**Challenges**
(a) In the passage on Swedish inequality, in what year did the centre-right government come to power?
(b) Rewrite the passage on Swedish inequality beginning at the words "Sweden has seen" and stopping after "members of society.", renaming "think tank" to "research group".

**Passage**
Sweden has seen the steepest increase in
inequality over 15 years amongst the
34 OECD nations, with disparities
rising at four times the pace of the
United States, the think tank said. Once
the darling of the political left,
heavy state control and wealth
distribution through
high taxes and generous benefits gave the country's
have-nots an enviable standard of
living at the expense of the
wealthiest members of society.
Although
still one of the most equal countries in the world, the last two
decades
have seen a marked change. Market reforms have helped the
economy become one
of Europe's best performers but this has Swedes
wondering if their love affair with
state welfare was coming to an end. The
real tipping point came in 2006 when the
centre-right government swept
to power, bringing an end to a Social Democratic era
which stretched for
most of the 20th century.
Swedes
had grown increasingly weary of their high taxes and with more jobs
going
overseas, the new government laid out a plan to fine-tune the old
welfare system.
It slashed income taxes, sold state assets and tried to
make it pay to work.
Spending on
welfare benefits such as pensions, unemployment and incapacity
assistance has
fallen by almost a third to 13 percent of GDP from the
early nineties, putting Sweden only
just above the 11 percent OECD
average.
At the other end of the spectrum, tax changes and housing market reforms
have made the rich richer. Since
the mid-80s, income from savings, private pensions
or rentals, jumped
10 percent for the richest fifth of the population while falling one
percent for the poorest 20 percent.
RICH MAN, POOR MAN
Critics say the changes have left many behind.
In
a small, dim room in central Stockholm, about 20 homeless Swedes
huddled
together for an hour-long radio show which they produce weekly
to raise awareness
of those on the streets. "The
soul of a man" - a song from the Great Depression in the
United States -
plays in between speakers and poetry readings while they warm up
with
free coffee and hot dogs. At a
waterfront conference centre across town,
the head of the region's
biggest bank defended the hefty profits banks are making
on housing
loans. The CEO himself will soon be
moving into a more than $3 million
apartment which the bank recently
purchased in one of Stockholm's ritziest
neighborhoods. Eurostat
said recently that after Bulgaria, Sweden had the
second biggest rise
in the percentage of its population deemed at-risk-of poverty.
Jenny
Lindroth, who runs the social department at Situation Sthlm, a magazine
sold by the homeless and addicts, says welfare changes are hurting the
vulnerable.
"Some people can't live up to it, they can't take it, they
can't handle it," she said.
The number of people selling Situation has more than doubled to about 500 in
five years and they are getting younger. A
recent study by the National Board of
Health and Welfare showed a 25
percent jump to 4,500 in the number faced with
"acute" homeless
situations - those who required emergency accommodation,
shelter or
slept outdoors - compared with 2005.

**Recorded information**
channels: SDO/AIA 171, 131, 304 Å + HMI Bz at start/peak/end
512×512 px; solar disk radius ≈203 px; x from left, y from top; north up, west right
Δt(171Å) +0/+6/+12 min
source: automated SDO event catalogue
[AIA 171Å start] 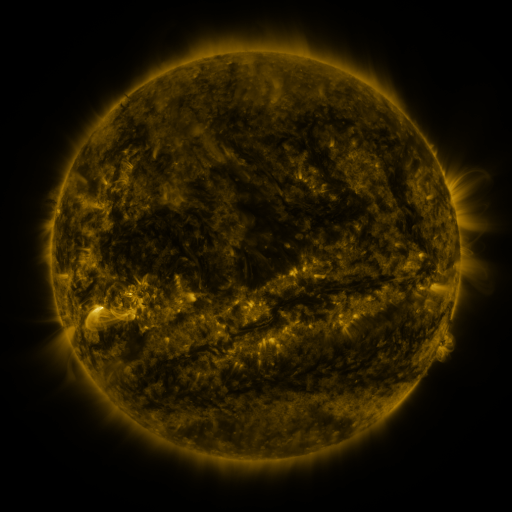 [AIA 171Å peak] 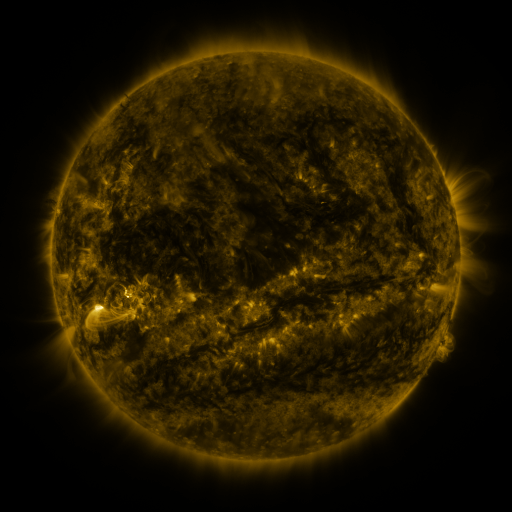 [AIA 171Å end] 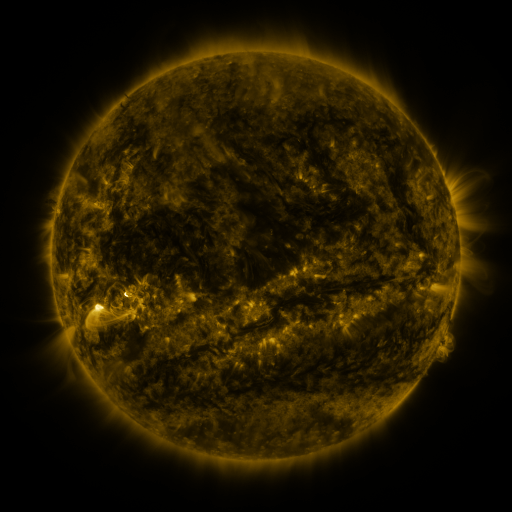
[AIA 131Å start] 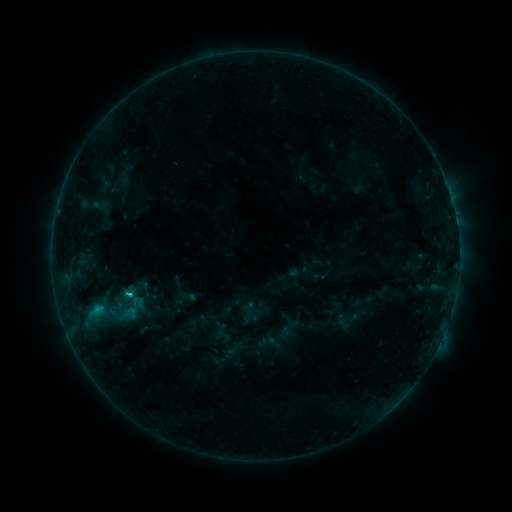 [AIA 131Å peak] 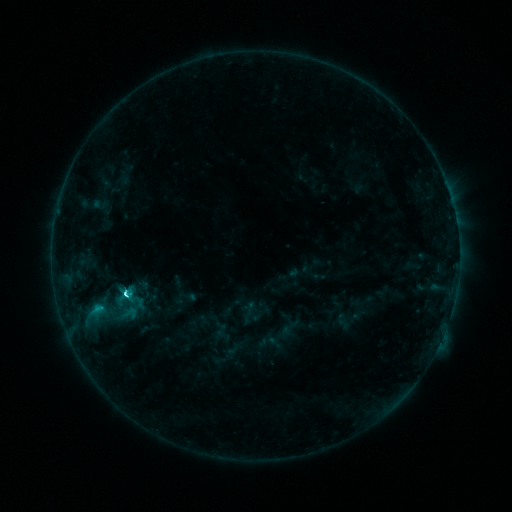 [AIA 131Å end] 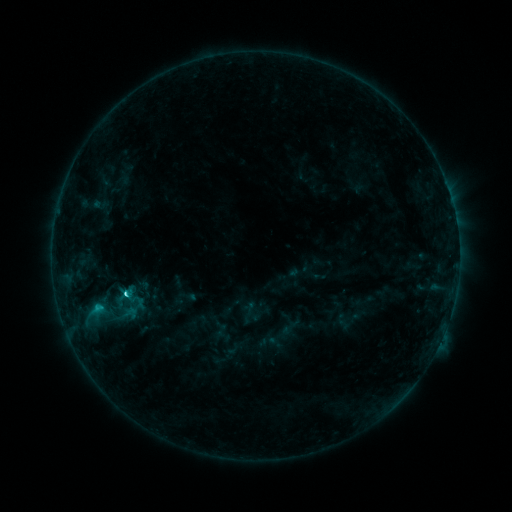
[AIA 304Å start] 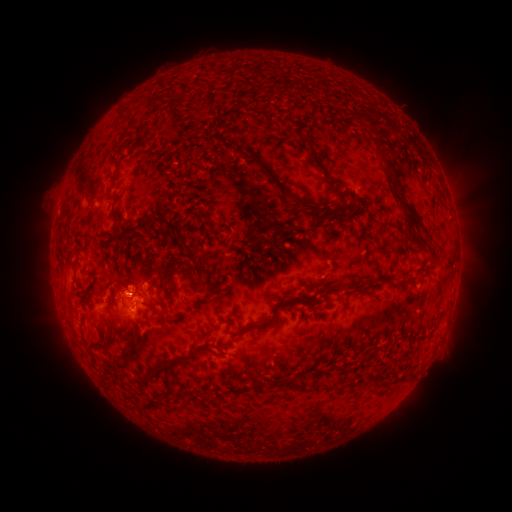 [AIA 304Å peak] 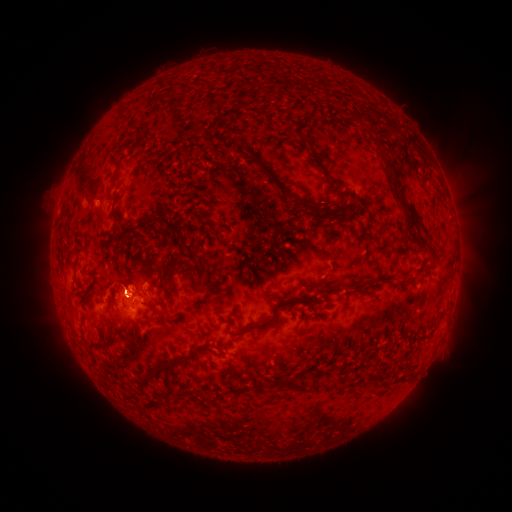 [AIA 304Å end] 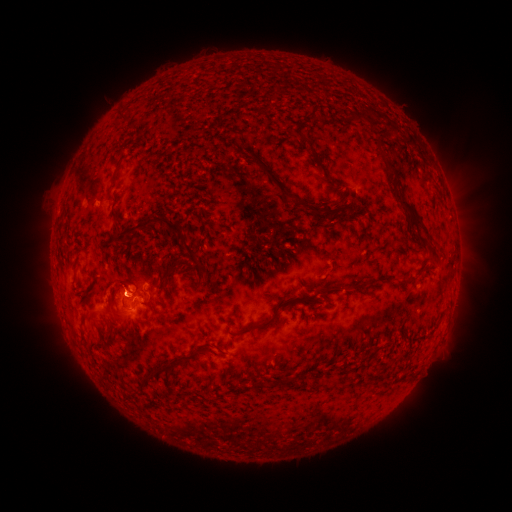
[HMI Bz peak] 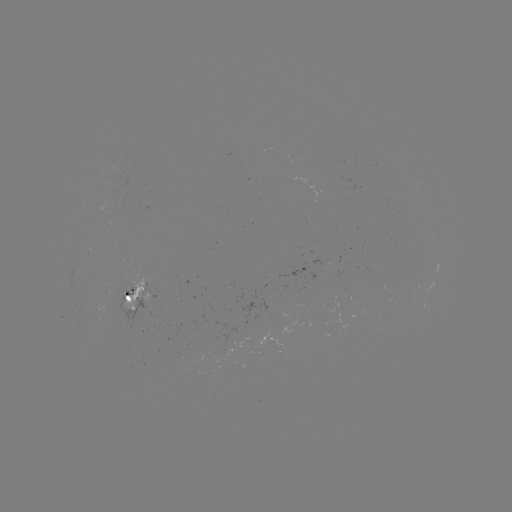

**Solutions to the exercise**
(a) 2006

(b)
Sweden has seen the steepest increase in
inequality over 15 years amongst the
34 OECD nations, with disparities
rising at four times the pace of the
United States, the research group said. Once
the darling of the political left,
heavy state control and wealth
distribution through
high taxes and generous benefits gave the country's
have-nots an enviable standard of
living at the expense of the
wealthiest members of society.